Short problem a:
Find every line in the records that contains the string "grassy", with case counting, and copy each such line in full.

A combination of SAR&H and Ferguson Brothers originally. The Nautical Advisor of the time (R. A. Leigh ?) and SME James Cochrane worked with Ferguson Brothers to design the Ludwig Wiener. It was understood from the first that as it took too long for salvage tugs to arrive from Europe if there was a casualty on the SA coast, and that it would cost too much to keep a dedicated salvage tug here in SA waiting for an emergency, that the harbour tugs would be designed in such a way that they could do both jobs. At the same time, Union Castle announced plans for larger mailships, which turned out to the the Arundel and Windsor Castles of 1919 and so big tugs would be needed. James Cochrane joked to his friends that Fergusons took the engines of the largest British harbour tugs of the time, 1200 iHp, (most actually were 750-1000 iHp) drew two on a piece of paper, worked out how big the boilers would need to be to keep those engines running, added an extra two, worked out how much coal would keep a tug like that at sea for ten days ... and then just drew a hull around it! The Wiener had an almost sister (same hull and engines, different superstructure with twin funnels), the Hunter (off which the Royal Navy designed the Roysterer class (Ferguson's built some of them so the drawings would have been at hand). Then a bigger version of the Wiener, (the T. S. McEwen), and an even bigger one, more like the Hunter, the Sir William Hoy. And then the designed settled into the smaller ones of 154ft and 3250 iHp which were the backbone of every SA harbour came in the 1930s. So when you saw them in the 60s, they would have been 30 years old already. Finally (apart from two modern versions of the 1930s class, one to make up for a tug sunk during WWII and one to allow a 1901-built tug to be scrapped in Durban), five larger oil burners were built, same engines as the 1930s class, same hull (modernised) as the Sir William Hoy, which were the culmination of the design. Those would only have been a few years old when you saw them in the 1960s.


----------



## woodend

Then of course there was the R.B.WATERSTONE which was the 'odd ball', oil burner hull but coal fired. Most of the tug masters thought she was under powered but fill all her water tanks and she almost submerged until the belting was very near touching the water (probably then 6- 8 inches overloaded), get a good head of steam and I thought she handled almost as well as the oil burners. Her water capacity came in handy after the ANITA MONTE was towed into False Bay. We ran a continuous shuttle service from Simons' Town to her at anchor for about 10 days. 240 tonnes a trip. Getting back into Simons' Town empty of water was exciting to say the least.

Short problem b:
Write out the part of the forum thread on harbor tugs that runs from "Then of course" down to "say the least.", word for word.

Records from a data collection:
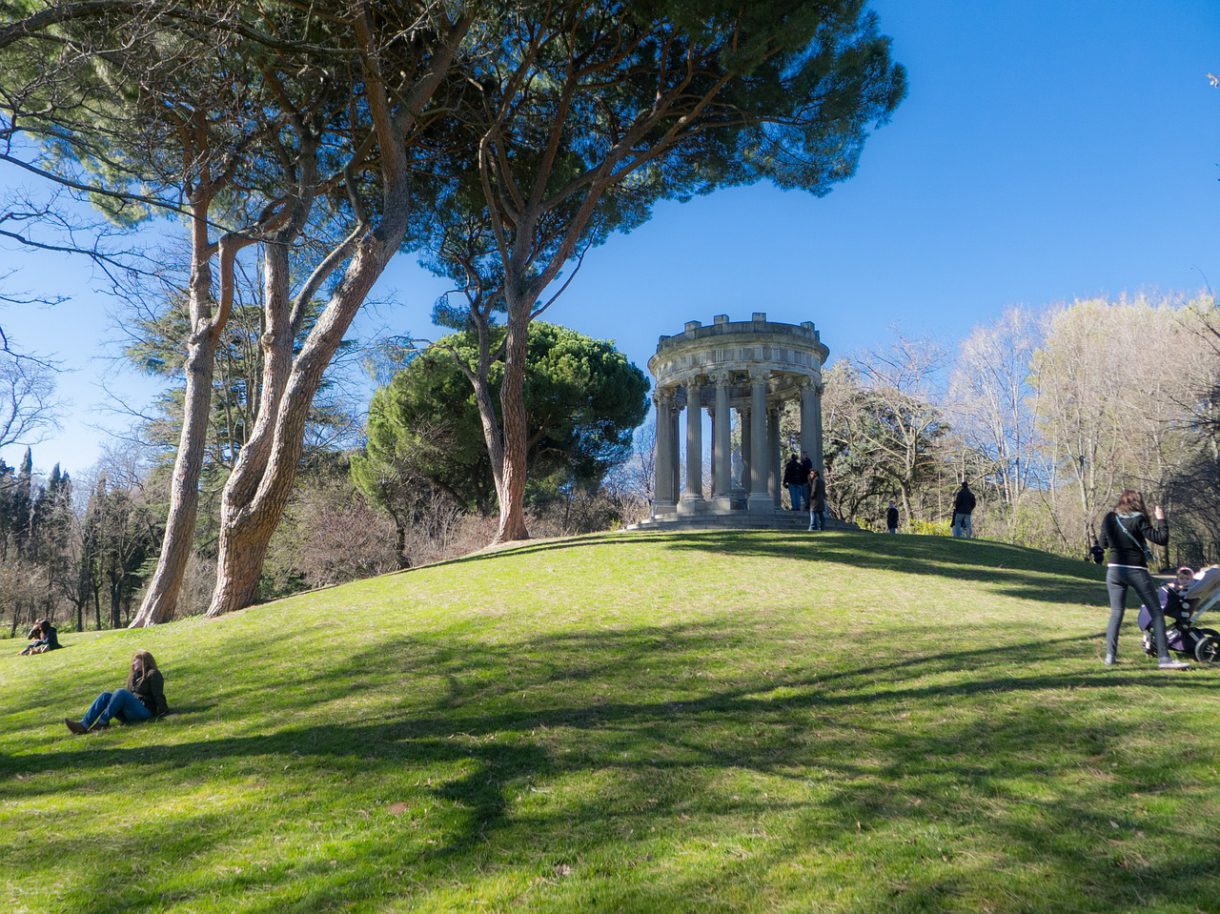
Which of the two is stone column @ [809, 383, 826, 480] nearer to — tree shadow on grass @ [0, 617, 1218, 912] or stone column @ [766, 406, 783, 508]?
stone column @ [766, 406, 783, 508]

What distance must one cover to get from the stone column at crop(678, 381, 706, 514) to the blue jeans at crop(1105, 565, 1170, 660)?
15.3 meters

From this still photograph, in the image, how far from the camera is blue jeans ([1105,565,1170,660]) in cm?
663

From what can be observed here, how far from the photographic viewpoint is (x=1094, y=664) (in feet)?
23.4

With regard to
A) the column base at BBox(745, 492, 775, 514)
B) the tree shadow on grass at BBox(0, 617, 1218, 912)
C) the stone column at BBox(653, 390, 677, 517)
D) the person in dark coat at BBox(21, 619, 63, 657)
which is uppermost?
the stone column at BBox(653, 390, 677, 517)

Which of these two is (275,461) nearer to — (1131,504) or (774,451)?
(1131,504)

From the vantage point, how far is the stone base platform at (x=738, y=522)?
2052cm

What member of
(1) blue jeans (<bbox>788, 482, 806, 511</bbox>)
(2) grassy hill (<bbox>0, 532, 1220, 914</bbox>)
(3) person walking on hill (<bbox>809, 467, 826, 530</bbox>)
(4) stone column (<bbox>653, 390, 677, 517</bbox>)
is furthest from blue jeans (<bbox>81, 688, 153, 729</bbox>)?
(1) blue jeans (<bbox>788, 482, 806, 511</bbox>)

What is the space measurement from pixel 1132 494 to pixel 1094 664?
5.32ft

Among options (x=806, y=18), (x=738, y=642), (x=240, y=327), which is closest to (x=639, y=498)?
(x=240, y=327)

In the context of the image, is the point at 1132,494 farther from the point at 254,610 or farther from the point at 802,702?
the point at 254,610

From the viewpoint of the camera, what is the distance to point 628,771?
499 centimetres

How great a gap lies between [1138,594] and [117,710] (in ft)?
29.2

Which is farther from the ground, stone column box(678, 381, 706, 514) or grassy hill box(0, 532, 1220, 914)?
stone column box(678, 381, 706, 514)

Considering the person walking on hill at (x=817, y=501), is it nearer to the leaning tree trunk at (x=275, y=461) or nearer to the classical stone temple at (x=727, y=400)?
the classical stone temple at (x=727, y=400)
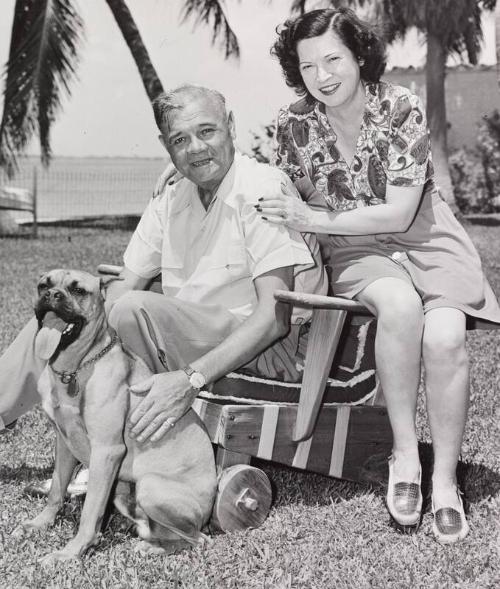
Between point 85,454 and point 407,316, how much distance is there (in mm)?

Worked answer a:
(2) grassy hill (<bbox>0, 532, 1220, 914</bbox>)
Which is farther from the ground, stone column box(678, 381, 706, 514) or grassy hill box(0, 532, 1220, 914)?

Worked answer b:
Then of course there was the R.B.WATERSTONE which was the 'odd ball', oil burner hull but coal fired. Most of the tug masters thought she was under powered but fill all her water tanks and she almost submerged until the belting was very near touching the water (probably then 6- 8 inches overloaded), get a good head of steam and I thought she handled almost as well as the oil burners. Her water capacity came in handy after the ANITA MONTE was towed into False Bay. We ran a continuous shuttle service from Simons' Town to her at anchor for about 10 days. 240 tonnes a trip. Getting back into Simons' Town empty of water was exciting to say the least.